Unsurprisingly, I could not agree more. I thank my hon. Friend for his work to champion his community here in Parliament. The previous Government oversaw record levels of sewage pollution in our rivers, lakes and seas, but this Government have secured £104 billion of private investment to upgrade crumbling pipes and halve sewage pollution by 2030, so that communities can once again take pride in their rivers, lakes and seas.
As I have reminded Ministers on a number of occasions, tackling pollution in our rivers and seas requires us to address agricultural pollution as well as sewage pollution. I am disappointed not to hear the Minister mention that, but I like to come with solutions. I recently visited the Wyescapes landscape recovery project in my constituency, which is an innovative farmer-led project of 49 farmers protecting soil, reducing pollution, restoring nature and producing great-quality food. Will the Minister, or perhaps her colleague the Farming Minister, come to visit this innovative project to see how we can tackle river pollution and protect nature and food production?
The hon. Lady raises a really important point. Agricultural pollution is incredibly serious, and this Government recognise that. We have updated the DEFRA statutory guidance for the farming rules for water, and I recently hosted a roundtable with farmers, environmental organisations and the water industry to bring the voices of stakeholders to the fore. We have committed to including a new regional element in the new regulator to ensure greater involvement in water planning. By moving to a catchment-based model for water systems planning, we can tackle all sources of pollution entering the waterways, including agricultural pollution.
I have a very keen interest in the River Wye; I went to see it last year, and it is absolutely beautiful. The hon. Lady will be well aware of the research project with £1 million of funding that we announced to look into all sources of pollution and what we can do to clean up this beautiful place in our country.
I welcome the fact that the rolling reporting of dry-day spills has become mandatory under our Government, but it has unfortunately laid bare the track record of South West Water, which is among the worst offenders on dry-day spills. What steps is the Minister taking to ensure that companies such as South West Water feel the full force of the law with regard to dry-day spills?
My hon. Friend is absolutely right to be angry about the state in which our rivers, lakes and seas have been left, and I recognise the trouble that a failing water company causes for his constituency. That is why we have committed to resetting, reforming and revolutionising the water sector and why we are establishing a new, single and powerful regulator that can fully hold all companies to account and ensure that they are delivering for the British people and cleaning up our waterways for good.
Run-off from chicken manure is a particular problem in the bathing waters and rivers in Shropshire. I have visited both Harper Adams University and LOHAS Fertiliser in my constituency, which have great new technologies to deal with chicken manure, stabilise it and moving that great fertiliser to other parts of the country where it causes fewer problems. However, they cannot scale up, so what steps is the Minister taking to enable the new technologies that could deal with some of these problems to be scaled up and used across the country?
The hon. Lady raises a really interesting point—it is perhaps worrying how interested I am getting in what we can do with manure and human waste to provide organic fertiliser in our country. She has given a brilliant example of what can be done, and I will make sure that the Minister who is responsible for the circular economy, my hon. Friend the Member for Coventry East (Mary Creagh), gets to hear about it and learn more.

Complete the following →
A) From the parliamentary exchange on water pollution, write out everything from "As I have reminded" down to "and food production?".
B) Write what comes next in the parliamentary exchange on water pollution, beginning after its final sentence.

Collected data entries
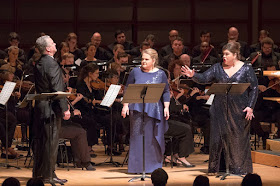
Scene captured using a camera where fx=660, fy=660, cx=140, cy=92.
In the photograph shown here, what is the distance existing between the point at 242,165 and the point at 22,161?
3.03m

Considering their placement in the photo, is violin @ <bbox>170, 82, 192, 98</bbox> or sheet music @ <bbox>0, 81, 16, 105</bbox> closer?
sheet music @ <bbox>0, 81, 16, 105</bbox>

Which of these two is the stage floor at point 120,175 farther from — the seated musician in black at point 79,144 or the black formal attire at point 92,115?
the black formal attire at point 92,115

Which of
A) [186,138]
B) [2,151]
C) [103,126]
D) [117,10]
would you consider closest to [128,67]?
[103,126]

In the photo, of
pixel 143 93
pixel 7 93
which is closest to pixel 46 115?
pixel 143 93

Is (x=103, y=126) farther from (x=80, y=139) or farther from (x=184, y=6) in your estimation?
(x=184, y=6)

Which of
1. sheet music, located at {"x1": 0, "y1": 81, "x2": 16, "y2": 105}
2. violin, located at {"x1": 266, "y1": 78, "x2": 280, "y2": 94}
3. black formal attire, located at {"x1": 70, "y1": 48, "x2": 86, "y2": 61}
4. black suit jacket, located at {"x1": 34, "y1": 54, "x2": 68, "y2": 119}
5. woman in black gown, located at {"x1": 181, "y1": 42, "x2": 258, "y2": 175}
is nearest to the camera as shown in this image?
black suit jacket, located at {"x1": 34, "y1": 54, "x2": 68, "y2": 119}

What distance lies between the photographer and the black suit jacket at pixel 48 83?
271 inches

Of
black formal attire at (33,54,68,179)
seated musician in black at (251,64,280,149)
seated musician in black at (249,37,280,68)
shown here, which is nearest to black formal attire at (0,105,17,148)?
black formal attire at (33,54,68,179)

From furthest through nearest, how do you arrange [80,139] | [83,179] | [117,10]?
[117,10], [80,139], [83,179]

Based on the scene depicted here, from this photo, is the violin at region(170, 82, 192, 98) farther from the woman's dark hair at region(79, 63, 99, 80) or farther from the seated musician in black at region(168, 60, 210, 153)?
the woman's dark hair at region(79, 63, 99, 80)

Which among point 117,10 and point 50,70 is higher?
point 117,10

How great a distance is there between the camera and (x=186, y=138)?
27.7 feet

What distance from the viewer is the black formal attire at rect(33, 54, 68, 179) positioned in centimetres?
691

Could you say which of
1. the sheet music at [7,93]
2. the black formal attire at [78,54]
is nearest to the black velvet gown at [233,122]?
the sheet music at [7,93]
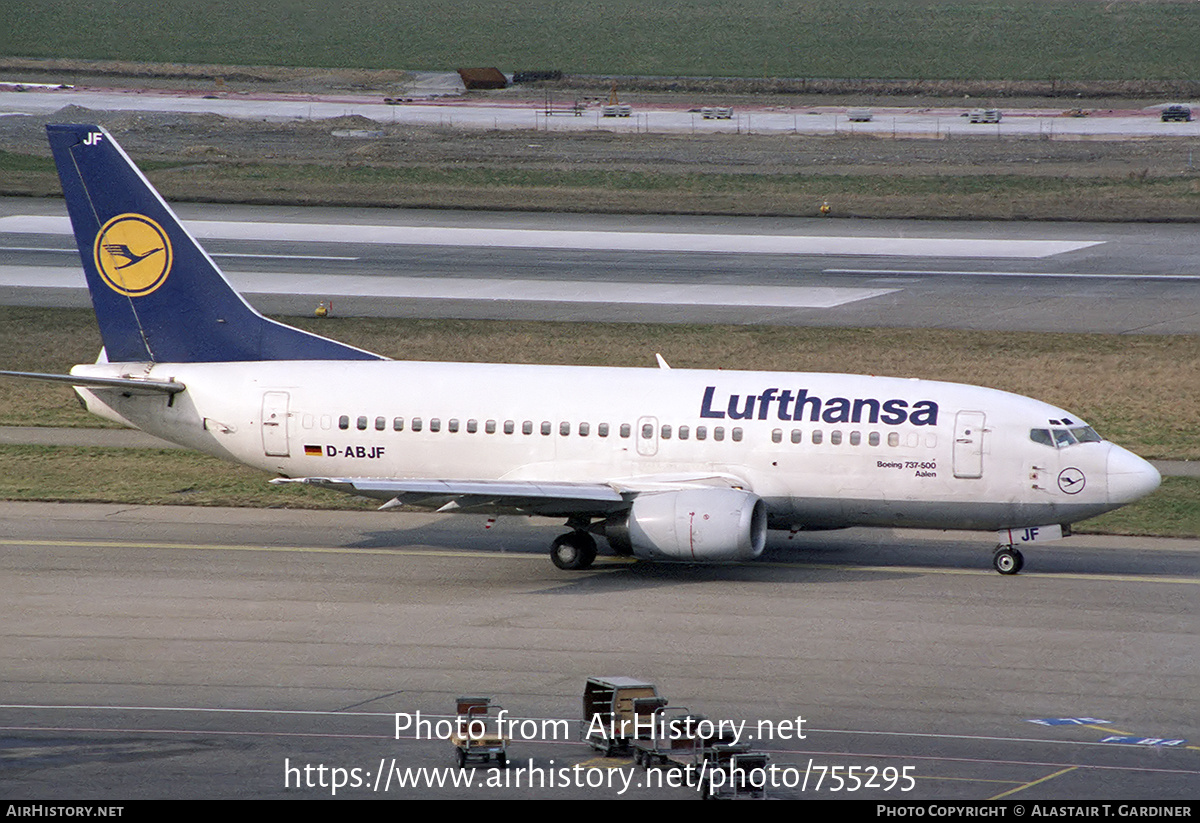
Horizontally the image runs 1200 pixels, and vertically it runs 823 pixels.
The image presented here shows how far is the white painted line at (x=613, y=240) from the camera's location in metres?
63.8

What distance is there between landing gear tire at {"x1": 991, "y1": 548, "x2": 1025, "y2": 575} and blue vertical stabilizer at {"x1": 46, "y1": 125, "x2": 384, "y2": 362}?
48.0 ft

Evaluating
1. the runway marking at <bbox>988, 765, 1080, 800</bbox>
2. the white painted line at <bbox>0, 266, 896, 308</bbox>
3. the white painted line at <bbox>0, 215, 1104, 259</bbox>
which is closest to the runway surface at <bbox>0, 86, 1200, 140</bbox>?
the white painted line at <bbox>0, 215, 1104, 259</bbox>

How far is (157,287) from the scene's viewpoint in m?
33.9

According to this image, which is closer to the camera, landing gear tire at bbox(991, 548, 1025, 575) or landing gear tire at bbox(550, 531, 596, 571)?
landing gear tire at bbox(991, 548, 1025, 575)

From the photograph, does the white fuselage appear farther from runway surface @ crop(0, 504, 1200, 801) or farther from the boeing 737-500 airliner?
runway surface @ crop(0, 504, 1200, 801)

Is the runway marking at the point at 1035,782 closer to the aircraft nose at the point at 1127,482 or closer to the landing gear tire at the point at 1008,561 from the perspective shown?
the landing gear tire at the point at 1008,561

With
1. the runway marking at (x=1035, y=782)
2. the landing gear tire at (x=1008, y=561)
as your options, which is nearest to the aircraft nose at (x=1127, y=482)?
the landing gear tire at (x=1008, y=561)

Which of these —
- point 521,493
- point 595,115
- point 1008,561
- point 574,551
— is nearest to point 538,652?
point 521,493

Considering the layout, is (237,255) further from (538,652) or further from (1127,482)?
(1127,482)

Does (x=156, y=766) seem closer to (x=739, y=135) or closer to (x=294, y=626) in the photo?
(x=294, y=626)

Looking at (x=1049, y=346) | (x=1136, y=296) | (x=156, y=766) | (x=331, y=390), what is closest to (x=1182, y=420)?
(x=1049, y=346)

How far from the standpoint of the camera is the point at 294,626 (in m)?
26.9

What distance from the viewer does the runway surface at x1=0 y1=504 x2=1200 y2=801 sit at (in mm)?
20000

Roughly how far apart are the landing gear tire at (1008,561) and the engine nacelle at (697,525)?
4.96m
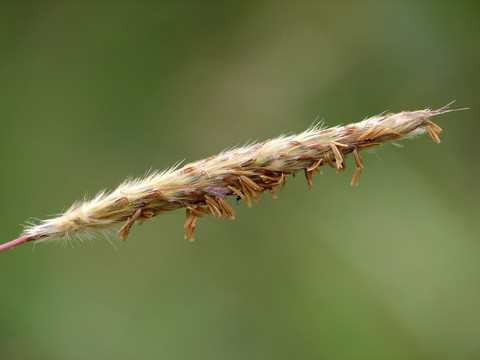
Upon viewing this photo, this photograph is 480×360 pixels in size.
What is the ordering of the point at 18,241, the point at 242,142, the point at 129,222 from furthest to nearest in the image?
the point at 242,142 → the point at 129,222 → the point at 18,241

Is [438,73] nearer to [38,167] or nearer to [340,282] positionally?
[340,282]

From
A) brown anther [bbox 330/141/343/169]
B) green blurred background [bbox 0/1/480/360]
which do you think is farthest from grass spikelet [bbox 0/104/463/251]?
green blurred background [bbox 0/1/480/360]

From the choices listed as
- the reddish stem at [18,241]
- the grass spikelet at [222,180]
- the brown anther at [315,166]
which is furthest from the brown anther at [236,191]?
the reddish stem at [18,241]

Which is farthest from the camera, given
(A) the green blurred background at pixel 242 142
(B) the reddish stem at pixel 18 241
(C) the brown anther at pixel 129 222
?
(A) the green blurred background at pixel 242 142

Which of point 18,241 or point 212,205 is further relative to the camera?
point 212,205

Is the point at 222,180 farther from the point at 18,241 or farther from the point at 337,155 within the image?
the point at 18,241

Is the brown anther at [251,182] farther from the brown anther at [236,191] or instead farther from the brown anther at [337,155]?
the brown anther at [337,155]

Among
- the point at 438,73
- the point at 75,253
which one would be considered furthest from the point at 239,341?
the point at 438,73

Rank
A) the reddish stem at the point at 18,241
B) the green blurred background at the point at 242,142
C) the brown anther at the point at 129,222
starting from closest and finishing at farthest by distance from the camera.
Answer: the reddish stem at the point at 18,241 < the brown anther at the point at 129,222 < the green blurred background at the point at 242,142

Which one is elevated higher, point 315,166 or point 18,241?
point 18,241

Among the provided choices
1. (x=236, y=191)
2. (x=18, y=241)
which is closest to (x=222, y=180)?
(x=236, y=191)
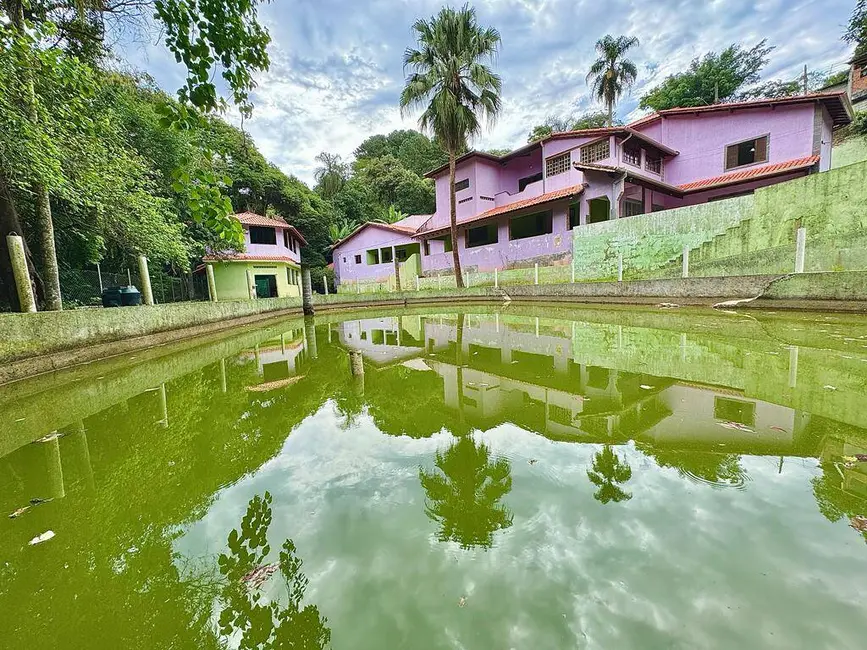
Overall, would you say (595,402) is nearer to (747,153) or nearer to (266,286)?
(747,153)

Responses for each task →
A)
As I have reminded Ministers on a number of occasions, tackling pollution in our rivers and seas requires us to address agricultural pollution as well as sewage pollution. I am disappointed not to hear the Minister mention that, but I like to come with solutions. I recently visited the Wyescapes landscape recovery project in my constituency, which is an innovative farmer-led project of 49 farmers protecting soil, reducing pollution, restoring nature and producing great-quality food. Will the Minister, or perhaps her colleague the Farming Minister, come to visit this innovative project to see how we can tackle river pollution and protect nature and food production?

B)
Funding for the environmental land management schemes paid to farmers will increase by 150%, from £800 million in 2023-24 to £2 billion by 2028-29. Sadly, though, we inherited a set of schemes that did not necessarily distribute funds fairly. We are working with farmers to reshape the SFI, and further information about our reforms will be provided shortly.
Like the National Farmers Union, I welcome the protections for the agriculture budget in the recent spending review, including crucial funding for sustainable farming. On visits to farmers in my constituency, the difference this is making is clear: it is investing in our countryside and supporting nature-based farming. However, far too many farmers on small and medium-sized farms tell me that the scheme is far too difficult for them to access at the moment. Those are exactly the farmers who are also likely to be locked out of private nature-based financing options, so how can we work with those farmers to reform the scheme and ensure that more of those small and medium-sized farms can benefit from this crucial funding?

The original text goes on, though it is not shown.